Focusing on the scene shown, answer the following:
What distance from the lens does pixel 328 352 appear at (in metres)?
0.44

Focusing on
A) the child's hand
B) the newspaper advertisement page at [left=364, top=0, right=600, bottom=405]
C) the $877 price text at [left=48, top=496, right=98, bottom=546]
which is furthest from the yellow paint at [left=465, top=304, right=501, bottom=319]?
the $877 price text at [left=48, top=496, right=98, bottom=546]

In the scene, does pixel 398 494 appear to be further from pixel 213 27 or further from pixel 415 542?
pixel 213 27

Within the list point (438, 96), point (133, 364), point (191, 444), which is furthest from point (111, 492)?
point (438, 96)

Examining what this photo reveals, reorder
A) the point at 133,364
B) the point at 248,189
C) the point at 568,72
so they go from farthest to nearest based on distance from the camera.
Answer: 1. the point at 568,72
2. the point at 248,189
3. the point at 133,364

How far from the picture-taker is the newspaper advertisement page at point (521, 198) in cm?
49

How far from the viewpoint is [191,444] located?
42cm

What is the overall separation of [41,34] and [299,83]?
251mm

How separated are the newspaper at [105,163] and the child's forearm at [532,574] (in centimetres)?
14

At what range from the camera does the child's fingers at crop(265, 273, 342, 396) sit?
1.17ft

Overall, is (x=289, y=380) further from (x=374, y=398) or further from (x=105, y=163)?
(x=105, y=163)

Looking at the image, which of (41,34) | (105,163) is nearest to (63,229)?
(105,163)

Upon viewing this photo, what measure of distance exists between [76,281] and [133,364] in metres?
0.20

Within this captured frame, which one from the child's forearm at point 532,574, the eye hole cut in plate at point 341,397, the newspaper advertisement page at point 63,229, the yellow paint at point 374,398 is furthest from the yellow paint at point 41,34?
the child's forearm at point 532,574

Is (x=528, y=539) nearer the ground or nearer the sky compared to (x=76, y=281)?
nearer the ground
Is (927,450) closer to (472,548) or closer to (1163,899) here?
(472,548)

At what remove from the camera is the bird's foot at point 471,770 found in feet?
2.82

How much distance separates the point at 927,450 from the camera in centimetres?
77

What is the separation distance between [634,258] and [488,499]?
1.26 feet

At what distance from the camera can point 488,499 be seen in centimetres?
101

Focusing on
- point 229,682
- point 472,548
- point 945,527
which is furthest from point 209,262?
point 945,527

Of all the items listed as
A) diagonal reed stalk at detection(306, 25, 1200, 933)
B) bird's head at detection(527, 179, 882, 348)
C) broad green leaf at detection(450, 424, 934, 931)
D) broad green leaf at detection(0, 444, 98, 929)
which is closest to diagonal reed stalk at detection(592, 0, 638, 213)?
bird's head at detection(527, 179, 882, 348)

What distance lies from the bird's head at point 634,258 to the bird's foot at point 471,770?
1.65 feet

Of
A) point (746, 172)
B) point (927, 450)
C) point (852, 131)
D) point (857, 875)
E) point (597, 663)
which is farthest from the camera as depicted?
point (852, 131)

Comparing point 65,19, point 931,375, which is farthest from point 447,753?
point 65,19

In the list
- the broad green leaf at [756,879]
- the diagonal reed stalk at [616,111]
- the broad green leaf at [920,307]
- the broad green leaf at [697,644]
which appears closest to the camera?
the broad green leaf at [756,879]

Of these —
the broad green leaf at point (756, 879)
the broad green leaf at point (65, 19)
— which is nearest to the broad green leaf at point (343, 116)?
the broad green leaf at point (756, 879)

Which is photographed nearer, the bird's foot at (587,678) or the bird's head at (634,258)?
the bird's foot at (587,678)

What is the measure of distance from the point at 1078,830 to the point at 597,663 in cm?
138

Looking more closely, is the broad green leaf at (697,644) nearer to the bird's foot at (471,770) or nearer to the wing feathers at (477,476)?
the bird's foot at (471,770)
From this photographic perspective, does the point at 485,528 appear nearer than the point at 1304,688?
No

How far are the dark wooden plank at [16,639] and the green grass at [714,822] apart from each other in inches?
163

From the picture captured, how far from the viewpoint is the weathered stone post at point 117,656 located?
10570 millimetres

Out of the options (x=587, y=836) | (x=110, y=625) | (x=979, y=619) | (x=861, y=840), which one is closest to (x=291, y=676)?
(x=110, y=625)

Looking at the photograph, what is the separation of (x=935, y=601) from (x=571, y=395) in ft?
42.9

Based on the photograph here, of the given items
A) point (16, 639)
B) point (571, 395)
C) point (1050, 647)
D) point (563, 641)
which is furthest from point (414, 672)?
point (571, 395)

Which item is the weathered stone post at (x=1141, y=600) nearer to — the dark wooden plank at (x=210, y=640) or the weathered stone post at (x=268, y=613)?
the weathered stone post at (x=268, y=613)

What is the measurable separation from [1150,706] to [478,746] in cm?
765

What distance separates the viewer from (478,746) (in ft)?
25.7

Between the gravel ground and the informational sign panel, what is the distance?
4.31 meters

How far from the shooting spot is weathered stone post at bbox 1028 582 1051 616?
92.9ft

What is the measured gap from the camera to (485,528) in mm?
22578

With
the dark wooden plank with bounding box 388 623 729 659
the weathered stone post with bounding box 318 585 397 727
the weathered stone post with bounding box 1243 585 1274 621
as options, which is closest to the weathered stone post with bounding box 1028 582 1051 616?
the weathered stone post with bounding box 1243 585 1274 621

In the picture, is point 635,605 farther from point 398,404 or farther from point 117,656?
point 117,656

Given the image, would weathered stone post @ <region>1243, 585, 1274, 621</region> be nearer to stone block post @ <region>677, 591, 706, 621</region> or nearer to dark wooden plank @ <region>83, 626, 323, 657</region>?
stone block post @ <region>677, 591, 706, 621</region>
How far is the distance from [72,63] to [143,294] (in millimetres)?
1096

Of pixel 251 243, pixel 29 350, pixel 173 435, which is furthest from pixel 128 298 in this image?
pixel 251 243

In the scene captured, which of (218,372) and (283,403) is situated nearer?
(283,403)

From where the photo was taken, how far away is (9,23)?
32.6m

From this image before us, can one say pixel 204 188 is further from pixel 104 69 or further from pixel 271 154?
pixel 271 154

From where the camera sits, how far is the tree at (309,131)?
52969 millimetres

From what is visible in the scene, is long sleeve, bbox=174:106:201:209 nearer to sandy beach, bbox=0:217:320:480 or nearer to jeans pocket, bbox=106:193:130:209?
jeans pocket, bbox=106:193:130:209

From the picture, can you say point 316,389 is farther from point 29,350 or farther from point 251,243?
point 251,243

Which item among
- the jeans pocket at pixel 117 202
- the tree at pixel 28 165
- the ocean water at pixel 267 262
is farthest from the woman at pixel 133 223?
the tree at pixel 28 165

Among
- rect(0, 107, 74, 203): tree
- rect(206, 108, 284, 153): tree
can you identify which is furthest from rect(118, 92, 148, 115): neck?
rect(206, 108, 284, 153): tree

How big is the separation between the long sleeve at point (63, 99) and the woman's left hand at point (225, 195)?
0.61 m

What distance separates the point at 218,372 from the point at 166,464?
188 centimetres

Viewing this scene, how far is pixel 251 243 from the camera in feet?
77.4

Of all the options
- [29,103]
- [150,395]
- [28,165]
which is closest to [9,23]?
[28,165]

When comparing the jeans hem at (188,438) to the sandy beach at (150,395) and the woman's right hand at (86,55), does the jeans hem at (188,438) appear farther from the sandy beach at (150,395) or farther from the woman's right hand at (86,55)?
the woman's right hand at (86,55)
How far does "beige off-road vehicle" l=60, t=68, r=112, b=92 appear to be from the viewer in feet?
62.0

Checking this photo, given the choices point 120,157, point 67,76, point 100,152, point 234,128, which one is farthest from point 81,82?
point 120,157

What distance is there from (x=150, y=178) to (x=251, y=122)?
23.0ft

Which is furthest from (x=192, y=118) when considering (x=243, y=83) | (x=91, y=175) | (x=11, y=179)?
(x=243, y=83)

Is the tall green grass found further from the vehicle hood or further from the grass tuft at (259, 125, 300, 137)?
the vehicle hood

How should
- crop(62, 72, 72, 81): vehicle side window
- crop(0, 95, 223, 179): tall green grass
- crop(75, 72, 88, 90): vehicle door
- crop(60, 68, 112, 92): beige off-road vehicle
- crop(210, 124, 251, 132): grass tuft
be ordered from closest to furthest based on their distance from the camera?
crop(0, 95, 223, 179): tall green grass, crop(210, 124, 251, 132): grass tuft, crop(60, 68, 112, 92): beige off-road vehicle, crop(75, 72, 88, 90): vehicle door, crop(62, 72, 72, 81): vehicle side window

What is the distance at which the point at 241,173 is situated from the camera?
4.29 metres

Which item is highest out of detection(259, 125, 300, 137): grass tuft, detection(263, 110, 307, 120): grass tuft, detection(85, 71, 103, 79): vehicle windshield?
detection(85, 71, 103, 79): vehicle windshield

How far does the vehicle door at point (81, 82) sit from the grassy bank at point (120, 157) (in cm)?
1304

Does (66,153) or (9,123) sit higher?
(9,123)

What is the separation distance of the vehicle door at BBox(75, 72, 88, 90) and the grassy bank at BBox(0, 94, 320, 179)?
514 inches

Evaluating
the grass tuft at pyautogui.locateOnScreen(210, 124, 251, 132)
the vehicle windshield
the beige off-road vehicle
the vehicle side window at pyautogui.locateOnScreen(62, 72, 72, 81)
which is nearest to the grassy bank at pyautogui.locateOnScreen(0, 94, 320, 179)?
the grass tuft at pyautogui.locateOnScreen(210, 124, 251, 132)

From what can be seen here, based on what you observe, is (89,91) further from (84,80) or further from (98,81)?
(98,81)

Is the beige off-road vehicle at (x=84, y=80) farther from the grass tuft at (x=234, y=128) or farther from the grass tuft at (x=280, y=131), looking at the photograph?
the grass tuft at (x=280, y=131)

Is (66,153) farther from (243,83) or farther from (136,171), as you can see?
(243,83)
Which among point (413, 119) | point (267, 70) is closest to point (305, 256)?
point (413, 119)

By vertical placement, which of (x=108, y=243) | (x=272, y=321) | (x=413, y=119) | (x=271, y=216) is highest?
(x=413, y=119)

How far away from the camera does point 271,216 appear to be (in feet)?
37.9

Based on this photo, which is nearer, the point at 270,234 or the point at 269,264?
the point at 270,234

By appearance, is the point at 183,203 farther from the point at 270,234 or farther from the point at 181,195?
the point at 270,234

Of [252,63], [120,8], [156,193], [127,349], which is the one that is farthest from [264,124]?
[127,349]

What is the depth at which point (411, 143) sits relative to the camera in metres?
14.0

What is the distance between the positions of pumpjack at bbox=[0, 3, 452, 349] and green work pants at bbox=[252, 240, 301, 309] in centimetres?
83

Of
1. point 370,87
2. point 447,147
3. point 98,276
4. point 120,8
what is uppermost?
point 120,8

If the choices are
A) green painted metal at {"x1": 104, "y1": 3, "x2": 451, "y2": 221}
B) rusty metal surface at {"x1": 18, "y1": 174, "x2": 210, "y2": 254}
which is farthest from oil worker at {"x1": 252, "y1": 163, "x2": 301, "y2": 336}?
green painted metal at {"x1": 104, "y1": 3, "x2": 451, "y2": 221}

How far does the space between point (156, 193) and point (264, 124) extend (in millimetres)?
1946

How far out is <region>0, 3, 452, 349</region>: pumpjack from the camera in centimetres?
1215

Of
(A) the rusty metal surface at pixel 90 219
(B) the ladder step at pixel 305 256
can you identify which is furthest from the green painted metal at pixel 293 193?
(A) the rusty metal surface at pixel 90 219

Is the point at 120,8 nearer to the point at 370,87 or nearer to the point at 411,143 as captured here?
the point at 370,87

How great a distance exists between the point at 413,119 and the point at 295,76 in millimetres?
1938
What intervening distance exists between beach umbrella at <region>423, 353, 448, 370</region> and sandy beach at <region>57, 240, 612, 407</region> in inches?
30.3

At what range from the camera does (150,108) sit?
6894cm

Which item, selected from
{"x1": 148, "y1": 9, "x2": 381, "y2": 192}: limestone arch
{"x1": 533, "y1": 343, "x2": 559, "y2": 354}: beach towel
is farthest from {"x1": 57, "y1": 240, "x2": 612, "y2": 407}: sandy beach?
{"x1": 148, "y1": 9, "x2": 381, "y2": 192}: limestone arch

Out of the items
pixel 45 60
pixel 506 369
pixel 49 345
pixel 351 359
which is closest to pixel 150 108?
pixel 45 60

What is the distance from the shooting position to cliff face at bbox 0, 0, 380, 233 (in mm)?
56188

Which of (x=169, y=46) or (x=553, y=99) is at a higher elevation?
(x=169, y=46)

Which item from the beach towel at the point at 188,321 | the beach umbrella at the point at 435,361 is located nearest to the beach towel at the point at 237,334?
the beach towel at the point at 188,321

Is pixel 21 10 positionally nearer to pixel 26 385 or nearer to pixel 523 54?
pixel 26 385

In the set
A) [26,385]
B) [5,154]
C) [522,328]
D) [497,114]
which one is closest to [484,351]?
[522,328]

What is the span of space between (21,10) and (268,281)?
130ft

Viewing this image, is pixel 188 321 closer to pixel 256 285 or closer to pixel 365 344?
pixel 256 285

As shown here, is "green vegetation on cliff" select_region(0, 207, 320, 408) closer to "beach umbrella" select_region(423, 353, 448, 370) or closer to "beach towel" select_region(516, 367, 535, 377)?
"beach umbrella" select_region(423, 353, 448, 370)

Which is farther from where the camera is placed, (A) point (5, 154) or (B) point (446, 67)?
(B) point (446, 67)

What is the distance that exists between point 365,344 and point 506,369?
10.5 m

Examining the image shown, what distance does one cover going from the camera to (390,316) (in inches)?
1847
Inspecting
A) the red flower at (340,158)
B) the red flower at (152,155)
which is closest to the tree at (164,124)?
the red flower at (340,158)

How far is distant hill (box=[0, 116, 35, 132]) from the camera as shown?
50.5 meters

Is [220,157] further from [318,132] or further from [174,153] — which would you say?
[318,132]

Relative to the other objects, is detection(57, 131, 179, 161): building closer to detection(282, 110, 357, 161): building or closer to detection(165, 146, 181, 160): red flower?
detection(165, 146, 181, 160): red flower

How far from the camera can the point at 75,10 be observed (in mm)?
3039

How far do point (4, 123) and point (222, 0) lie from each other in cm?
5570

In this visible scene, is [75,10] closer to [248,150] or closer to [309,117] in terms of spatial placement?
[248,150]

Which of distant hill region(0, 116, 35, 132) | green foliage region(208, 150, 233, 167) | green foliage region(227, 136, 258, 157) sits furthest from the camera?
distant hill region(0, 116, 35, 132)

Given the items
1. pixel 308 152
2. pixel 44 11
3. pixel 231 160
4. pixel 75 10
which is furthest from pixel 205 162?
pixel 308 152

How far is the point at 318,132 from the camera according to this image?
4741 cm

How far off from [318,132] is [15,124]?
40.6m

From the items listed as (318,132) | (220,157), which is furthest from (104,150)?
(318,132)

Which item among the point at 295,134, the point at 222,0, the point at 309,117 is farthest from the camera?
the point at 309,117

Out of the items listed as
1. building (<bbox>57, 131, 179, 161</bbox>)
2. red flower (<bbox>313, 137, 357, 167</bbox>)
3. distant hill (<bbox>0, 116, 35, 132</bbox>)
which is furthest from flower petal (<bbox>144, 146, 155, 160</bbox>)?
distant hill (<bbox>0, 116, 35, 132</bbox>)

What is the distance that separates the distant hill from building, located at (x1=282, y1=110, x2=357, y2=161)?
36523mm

## WHAT TO DO:
Reproduce exactly, with nothing added, the lines from the one that contains "How far is distant" to the end of the data.

## EXPECTED ANSWER:
How far is distant hill (box=[0, 116, 35, 132]) from the camera as shown?
50.5 meters

Is [220,157] further from [318,132] or further from [174,153] — which would you say?
[318,132]

Relative to the other objects, is detection(57, 131, 179, 161): building closer to detection(282, 110, 357, 161): building or closer to detection(165, 146, 181, 160): red flower?
detection(165, 146, 181, 160): red flower

How far from the camera can the point at 75,10 be observed (in mm)?
3039

How far do point (4, 123) and point (222, 0) lie from each other in cm?
5570

In this visible scene, is [75,10] closer to [248,150] or closer to [309,117] in terms of spatial placement?
[248,150]

Which of distant hill region(0, 116, 35, 132) | green foliage region(208, 150, 233, 167) | green foliage region(227, 136, 258, 157) sits furthest from the camera?
distant hill region(0, 116, 35, 132)

Given the items
1. pixel 308 152
2. pixel 44 11
3. pixel 231 160
4. pixel 75 10
which is furthest from pixel 205 162?
pixel 308 152

How far is the point at 318,132 from the camera according to this image?
4741 cm

How far off from [318,132] is [15,124]?
40.6m

From the items listed as (318,132) | (220,157), which is furthest from (104,150)?
(318,132)

Which item among the point at 295,134, the point at 222,0, the point at 309,117 is farthest from the camera?
the point at 309,117

Out of the items listed as
1. building (<bbox>57, 131, 179, 161</bbox>)
2. red flower (<bbox>313, 137, 357, 167</bbox>)
3. distant hill (<bbox>0, 116, 35, 132</bbox>)
which is furthest from flower petal (<bbox>144, 146, 155, 160</bbox>)?
distant hill (<bbox>0, 116, 35, 132</bbox>)

What is the distance that separates the distant hill from building, located at (x1=282, y1=110, x2=357, y2=161)?
36523mm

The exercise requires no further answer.